More than 100 people were killed during Kenya’s prolonged election period, according to Human Rights Watch, citing research conducted since August 2017.
“I did not see where the current course of resistance was taking us,” Lone said, referring to the activities of the National Resistance Movement, which was established as an informal group to oppose the Kenyatta administration. “I don’t know where else this could have gone without a loss of life, a large loss of life.”
Odinga determined that “something had to give”, according to Lone. Using tactics of resistance and confrontation “looked like it was not going to work unless you were willing to suffer catastrophic loss of life”, he added, saying that previous attempts at protests and demonstrations were met with disproportionate use of force.
Reaction within NASA
Some figures within the opposition coalition have questioned Odinga’s decision to agree to the surprise meeting with Kenyatta. Miguna Miguna, a firebrand opposition politician who describes himself as a general of the National Resistance Movement, said Odinga was “betraying millions of Kenyans”. In a series of tweets, Miguna said the talks were a “cynical and hypocritical PR stunt”.
Lone denied that the meeting was a PR stunt, instead pointing out that Odinga is known for taking dramatic steps.
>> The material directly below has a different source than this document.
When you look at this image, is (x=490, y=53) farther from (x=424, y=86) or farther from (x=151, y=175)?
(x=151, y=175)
He referred to Odinga’s previous political manoeuvres such as entering a power sharing agreement with Mwai Kibaki in 2008 which helped bring an end to ethnic violence following the 2007 polls.
“Many progressive people were genuinely concerned about this meeting between Raila and Uhuru,” said Lone.
“I believe that while people are bewildered, genuinely bewildered, and some are critical, I respect that, there is no problem with that,” said Odinga’s advisor. “A few of Mr Raila Odinga’s very close advisors have been very candidly discussing why the way this happened was not necessarily the way it should have happened,” he added, referring to Friday’s meeting.
A possible power sharing deal between Odinga and Kenyatta is not on the cards this time around, according to Lone. “There is no talk of that at the moment. Mr Odinga has repeatedly said after the last election that we cannot just have power sharing as a way out of the crisis we face.”
Neither will Odinga be asked by the government to drop the self-styled title of “people’s president” following a swearing-in ceremony at the end of January, the advisor said. “The issue of him having being sworn-in as the people’s president of Kenya is not an impediment to what will happen,” according to Lone.
Lone referred to the eight-page document released by the Kenyan government entitled “Building bridges to a new Kenyan nation”, saying that Odinga was described as ‘His Excellency’, an honorific title usually reserved for heads of state.
The document signed by both leaders covered a number of different themes including ethnicity, devolution and elections. But despite discussing a range of issues, it did not actually outline any measures that will be taken. Instead, the document said the leaders had “agreed to roll out a programme that will implement their shared objectives”. The implementation of this will be carried out by a specially created office led by staff from the government and Odinga’s camp.
“It will not be easy,” said Lone, in discussion of the task ahead. "But I don’t believe that the criticism is of a nature that one should say, 'Oh my gosh, we should have continued to struggle along the ways that we were,'" he added.
“I know he [Odinga] has a very specific plan in mind that he thinks could be successful, he’s not naive, he knows nothing is guaranteed,” said Lone, without elaborating further on such a plan. “I hope that we will see results fairly soon so that people know that this is not just a way to settle for the status quo.”